Ci sono quelli che sanno sempre come fare, quelli che l’amore te lo descrivono nei minimi dettagli e per questo hanno smesso di cercarlo, gli sputasentenze e i campioni di moralità, i ladri di emozioni e chi sa come si violenta un sentimento.
Poi ci sono le persone che sanno darti tutto, o almeno così ti fanno credere, finché un giorno quel tutto se lo portano via e tu ti accorgi che ti hanno sottratto molto di più, anche quello che ti apparteneva: il tuo inviolabile diritto di essere padre.
Poi però ci siamo noi che di tempo insieme ne abbiamo trascorso poco, che i ricordi li possiamo solo immaginare, e che l’idea di rivederci ci spaventa a morte.

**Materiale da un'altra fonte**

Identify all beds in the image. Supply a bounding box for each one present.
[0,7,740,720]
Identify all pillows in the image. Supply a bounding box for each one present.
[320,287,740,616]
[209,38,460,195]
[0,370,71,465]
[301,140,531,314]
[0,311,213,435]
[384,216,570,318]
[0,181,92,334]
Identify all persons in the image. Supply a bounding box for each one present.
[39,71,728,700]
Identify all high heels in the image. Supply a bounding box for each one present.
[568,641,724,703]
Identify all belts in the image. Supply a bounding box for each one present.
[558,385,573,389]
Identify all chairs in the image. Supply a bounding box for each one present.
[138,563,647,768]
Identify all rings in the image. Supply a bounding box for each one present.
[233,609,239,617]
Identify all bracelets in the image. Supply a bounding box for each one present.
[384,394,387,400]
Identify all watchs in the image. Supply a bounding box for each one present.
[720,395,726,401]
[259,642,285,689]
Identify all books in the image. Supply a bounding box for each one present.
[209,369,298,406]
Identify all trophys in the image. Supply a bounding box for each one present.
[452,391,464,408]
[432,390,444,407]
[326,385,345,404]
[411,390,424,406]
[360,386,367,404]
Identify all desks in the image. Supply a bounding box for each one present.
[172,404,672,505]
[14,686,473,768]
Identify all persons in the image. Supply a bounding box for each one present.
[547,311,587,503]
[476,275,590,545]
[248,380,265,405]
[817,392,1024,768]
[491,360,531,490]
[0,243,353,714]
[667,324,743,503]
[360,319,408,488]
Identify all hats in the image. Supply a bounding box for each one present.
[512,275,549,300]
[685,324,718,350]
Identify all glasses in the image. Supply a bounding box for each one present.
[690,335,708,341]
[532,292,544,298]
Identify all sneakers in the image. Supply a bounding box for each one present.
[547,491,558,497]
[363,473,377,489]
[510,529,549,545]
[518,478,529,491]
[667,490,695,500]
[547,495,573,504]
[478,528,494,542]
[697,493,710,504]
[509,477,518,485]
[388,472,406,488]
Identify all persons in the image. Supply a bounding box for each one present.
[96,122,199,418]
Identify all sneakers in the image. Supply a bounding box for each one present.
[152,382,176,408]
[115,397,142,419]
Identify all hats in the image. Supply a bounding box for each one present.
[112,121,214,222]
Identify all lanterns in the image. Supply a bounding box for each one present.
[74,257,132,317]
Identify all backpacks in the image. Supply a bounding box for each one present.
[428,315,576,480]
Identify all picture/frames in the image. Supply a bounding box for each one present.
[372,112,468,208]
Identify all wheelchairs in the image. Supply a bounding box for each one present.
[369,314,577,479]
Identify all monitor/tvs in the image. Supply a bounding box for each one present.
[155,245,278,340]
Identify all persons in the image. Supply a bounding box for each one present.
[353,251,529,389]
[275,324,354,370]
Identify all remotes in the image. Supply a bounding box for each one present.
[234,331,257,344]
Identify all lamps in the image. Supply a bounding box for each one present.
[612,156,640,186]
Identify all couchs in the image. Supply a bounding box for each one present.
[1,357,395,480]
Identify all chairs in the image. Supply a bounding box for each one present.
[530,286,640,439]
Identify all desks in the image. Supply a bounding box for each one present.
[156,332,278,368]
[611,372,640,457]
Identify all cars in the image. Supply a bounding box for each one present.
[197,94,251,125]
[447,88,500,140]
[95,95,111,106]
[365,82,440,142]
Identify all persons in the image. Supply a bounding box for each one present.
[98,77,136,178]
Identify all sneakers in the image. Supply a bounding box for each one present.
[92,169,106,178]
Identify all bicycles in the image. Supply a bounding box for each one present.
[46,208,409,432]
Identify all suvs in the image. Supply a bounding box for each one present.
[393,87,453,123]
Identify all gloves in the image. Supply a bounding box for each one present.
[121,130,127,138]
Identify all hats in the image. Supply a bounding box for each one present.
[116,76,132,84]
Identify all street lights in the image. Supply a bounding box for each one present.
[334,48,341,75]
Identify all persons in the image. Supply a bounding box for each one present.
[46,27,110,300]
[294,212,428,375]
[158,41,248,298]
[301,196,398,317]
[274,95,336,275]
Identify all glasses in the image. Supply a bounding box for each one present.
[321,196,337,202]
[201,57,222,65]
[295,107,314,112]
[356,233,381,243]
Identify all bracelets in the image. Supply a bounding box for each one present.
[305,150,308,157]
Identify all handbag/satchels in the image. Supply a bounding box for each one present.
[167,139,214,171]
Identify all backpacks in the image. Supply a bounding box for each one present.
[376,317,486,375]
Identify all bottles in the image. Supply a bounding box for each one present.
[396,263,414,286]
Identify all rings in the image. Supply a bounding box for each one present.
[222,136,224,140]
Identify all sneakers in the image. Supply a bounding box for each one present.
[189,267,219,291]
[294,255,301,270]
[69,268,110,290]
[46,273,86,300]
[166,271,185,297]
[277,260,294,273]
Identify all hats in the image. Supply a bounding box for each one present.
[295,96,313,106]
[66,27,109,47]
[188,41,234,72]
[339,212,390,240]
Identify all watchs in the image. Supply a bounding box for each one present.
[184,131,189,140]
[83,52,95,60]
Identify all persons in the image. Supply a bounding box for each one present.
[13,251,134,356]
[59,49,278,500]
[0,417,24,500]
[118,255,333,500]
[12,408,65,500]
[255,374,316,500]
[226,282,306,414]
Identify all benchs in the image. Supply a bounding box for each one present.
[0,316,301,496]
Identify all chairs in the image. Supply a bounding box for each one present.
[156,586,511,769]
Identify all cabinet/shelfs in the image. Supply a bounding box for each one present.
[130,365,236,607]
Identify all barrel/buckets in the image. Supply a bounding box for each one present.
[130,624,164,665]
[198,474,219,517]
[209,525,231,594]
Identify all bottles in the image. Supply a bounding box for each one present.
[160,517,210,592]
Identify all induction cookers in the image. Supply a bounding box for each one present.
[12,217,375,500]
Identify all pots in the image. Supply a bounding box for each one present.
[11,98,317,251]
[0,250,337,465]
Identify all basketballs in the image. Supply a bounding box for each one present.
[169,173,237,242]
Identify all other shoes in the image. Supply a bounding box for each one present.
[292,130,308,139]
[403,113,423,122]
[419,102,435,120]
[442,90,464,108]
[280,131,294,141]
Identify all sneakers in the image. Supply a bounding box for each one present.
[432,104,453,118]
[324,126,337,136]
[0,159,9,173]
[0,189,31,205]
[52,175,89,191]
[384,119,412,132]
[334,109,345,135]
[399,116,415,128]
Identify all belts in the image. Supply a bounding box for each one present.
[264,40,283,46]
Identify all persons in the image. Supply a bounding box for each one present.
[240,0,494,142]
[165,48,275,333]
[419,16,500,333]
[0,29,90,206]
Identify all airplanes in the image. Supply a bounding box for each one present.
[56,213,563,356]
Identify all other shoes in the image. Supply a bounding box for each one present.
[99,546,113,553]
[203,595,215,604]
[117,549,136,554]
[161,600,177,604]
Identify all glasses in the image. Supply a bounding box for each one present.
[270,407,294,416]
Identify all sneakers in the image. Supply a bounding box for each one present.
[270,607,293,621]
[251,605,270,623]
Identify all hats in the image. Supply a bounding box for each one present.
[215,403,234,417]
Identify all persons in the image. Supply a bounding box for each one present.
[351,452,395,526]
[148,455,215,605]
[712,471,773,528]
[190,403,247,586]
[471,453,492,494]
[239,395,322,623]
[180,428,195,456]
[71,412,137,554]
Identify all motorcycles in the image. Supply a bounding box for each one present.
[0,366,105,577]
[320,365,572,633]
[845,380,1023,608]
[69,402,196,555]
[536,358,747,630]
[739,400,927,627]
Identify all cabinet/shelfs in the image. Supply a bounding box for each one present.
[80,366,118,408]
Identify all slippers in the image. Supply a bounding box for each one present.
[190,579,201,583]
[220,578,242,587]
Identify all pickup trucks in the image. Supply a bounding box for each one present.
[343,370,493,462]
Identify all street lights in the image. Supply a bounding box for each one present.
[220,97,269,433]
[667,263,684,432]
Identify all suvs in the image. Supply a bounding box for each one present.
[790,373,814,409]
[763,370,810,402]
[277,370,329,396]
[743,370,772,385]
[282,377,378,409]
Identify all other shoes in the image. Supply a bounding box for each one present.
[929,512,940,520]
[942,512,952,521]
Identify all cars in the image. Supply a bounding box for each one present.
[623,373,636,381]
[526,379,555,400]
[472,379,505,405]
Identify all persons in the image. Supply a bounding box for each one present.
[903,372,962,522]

Ma siamo tu e io, Margherita e Francesco, a respirare gli stessi dubbi.
Mi chiedo se mi assomigli un po’, e in cosa. Se anche tu ti mordi le labbra quando pensi, se hai il vizio di giocare con il telecomando quando guardi la TV e detesti il minestrone a pezzi grossi. Non so se quei pochi pregi che ho te li ho regalati o se passerai la vita a combattere la mia pigrizia, se anche tu come me a volte non desidereresti null’altro che un nostro abbraccio o se neanche ti ricordi la mia faccia, se ti chiedi il perché di tanto affanno da parte mia per vederti anche solo un minuto o se rappresento solo una scocciatura tra la scuola e i giochi. Non lo so, e brancolare nel buio non è mai una bella sensazione. 

Ma di una cosa sono convinto: sarà grazie a ognuno di questi singoli minuti che un giorno capirai che niente, ma proprio niente, è come te, Margherita.

Quando l’aereo ha toccato terra è stato come ricevere una frustata su una ferita aperta.
L’uomo seduto accanto a me sembrava tranquillo. Mi ha fatto qualche domanda appena siamo saliti, ma poi ha desistito e si è voltato a fissare il vuoto. Credo di essermi addormentata.
La notte precedente non avevo chiuso occhio. Continuavo a pensare al maglione che mamma mi aveva prestato. Il suo preferito. Era morbidissimo e teneva caldo.